This is a predominantly (99.5%) white neighborhood of less than two square miles. The vast majority of the residents are Irish or Italian. There are a lot of seasonal residents, but most of the people here are here all year-round. Most of Breezy Point is a gated community with no public schools (there are both public and private schools in nearby Belle Harbor though). It is really safe. There are some restaurants and a bar in town, but it is a pretty boring place to live. There are lots of private beaches and there is a surf club, where residents can purchase discounted access to the pool. There are homes in diverse styles and in a very wide range of prices, with some luxury homes going into the millions. Residents have to pay the Breezy Point co-op's common charges, which generally include fees for maintaining the beach and the common areas. While there are a couple of buses, including one run by the co-op, there are few public transportation options. Most people take the ferry to lower Manhattan; it takes about an hour, but it runs on a regular schedule and isn't too expensive. Still, Breezy Point may not be the best choice for people who have to commute to the city on a daily basis.
Pros
  • Gated for safety
  • Quiet & Private
  • Very friendly, close-knit community
Cons
  • Not diverse at all
  • No public schools
  • Generally expensive home prices
Recommended for
  • Retirees
  • Beach Lovers
3/5
2yrs+

"Cooperative owned, Irish Riviera in Queens."

Breezy Point is a co-operative neighborhood in Queens, New York, bordered by Rockaway Inlet / Jamaica Bay and the Atlantic Ocean. This elite neighborhood is scenic and beautiful and a wonderful place to live. This predominantly Irish neighborhood is developed around the co-operative system of development under the Breezy Point Cooperative in which the residents own half of the land and own their homes. This sense of ownership adds to the community feeling of the neighborhood, but also an exclusivity, which can be offsetting to an outsider. The average listing price for homes for sale in Breezy Point is around $600,000.The neighborhood is mainly residential and filled with family fare, not to mention a good variety of offerings. The Breezy Point Shopping Center is the center of commerce, with several small shops and stores. The neighborhood also has other small restaurants and shops, but is primarily residential. Breezy Point is home to several beaches with fantastic wildlife and coastal views. A perfect place to spend an afternoon, Breezy Point has a fantastic amount of outdoor and entertainment offerings.
Recommended for
  • Families with kids
  • Retirees
4/5
2yrs+

"No schools in the neighborhood"

Breezy Point Roxbury is a neighborhood of about 1.9 square miles that is abundant in nature and 22 miles from Manhattan via car.

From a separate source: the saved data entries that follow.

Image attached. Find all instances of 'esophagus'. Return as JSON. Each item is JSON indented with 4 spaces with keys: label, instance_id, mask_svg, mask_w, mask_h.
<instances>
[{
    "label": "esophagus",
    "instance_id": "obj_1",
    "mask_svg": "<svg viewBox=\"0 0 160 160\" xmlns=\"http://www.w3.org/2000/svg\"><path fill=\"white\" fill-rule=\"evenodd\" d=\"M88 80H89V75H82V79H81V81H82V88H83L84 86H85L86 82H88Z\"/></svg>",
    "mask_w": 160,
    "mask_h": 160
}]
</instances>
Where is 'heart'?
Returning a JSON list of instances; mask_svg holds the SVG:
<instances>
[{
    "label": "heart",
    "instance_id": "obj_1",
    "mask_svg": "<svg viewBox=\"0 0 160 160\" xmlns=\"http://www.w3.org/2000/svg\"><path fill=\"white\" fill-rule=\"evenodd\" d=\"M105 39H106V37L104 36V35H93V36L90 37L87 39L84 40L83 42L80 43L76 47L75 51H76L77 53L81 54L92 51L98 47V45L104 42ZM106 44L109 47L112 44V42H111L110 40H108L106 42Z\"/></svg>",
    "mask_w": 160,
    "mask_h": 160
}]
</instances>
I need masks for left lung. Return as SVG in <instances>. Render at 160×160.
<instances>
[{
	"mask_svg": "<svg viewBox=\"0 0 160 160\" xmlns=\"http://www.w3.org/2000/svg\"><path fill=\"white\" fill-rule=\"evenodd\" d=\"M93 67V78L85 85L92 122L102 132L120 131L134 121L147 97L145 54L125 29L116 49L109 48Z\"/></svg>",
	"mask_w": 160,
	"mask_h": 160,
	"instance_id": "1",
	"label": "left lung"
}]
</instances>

Although, bicycles, piloted by bare-chested men with wraparound sunglasses, practically outnumber those cars.

Security gates block almost all side streets, which are posted with intimidating no-trespassing signs. There’s even a distinct lingo: “Dinks,” the many powder-blue-shirted security officers, make sure that D.F.D.’s, or people who are “down for the day,” don’t use areas reserved for “Pointers.”

All Breezy Point’s private land belongs to a large co-op, which, like most Park Avenue apartments houses, curtails access. Here, though, annual charges are typically less than $2,000, for tap water, beach cleaning and basketball court maintenance.

Visitors to Breezy Point who want to get their feet wet can pick up a free day-use permit at the Moorish-style visitors center at Jacob Riis Park. It will allow them to park at the 30-car lot just beyond 22nd Street, at the end of Rockaway Point Boulevard, where a short path leads through the dunes to water. Breezy Point residents, though, have it easier, as their private beaches are never more than a short stroll away.

There are no public schools in Breezy Point and children attend nearby Belle Harbor School or Beach Channel High School.
Recommended for
  • Professionals
  • Singles
  • Retirees
4/5
2yrs+

"Wouldn't live there, but visiting is nice"

Tourists don’t come to New York City to view natural seascapes out on the Rockaway Peninsula in Queens, but plenty of New Yorkers feel the need for seascapes after spending the winter months in their concrete jungle. This is a good place to visit to relieve yourself from the stress of the city, though I wouldn’t recommend living way out here if you need to make a daily commute to any of the city’s business districts on a daily basis.
The neighborhood is home to a surf shop, and a beach bar – which seem strange bedfellows to the city of New York for a tourist, but are a welcome change if you’ve been in the city too long.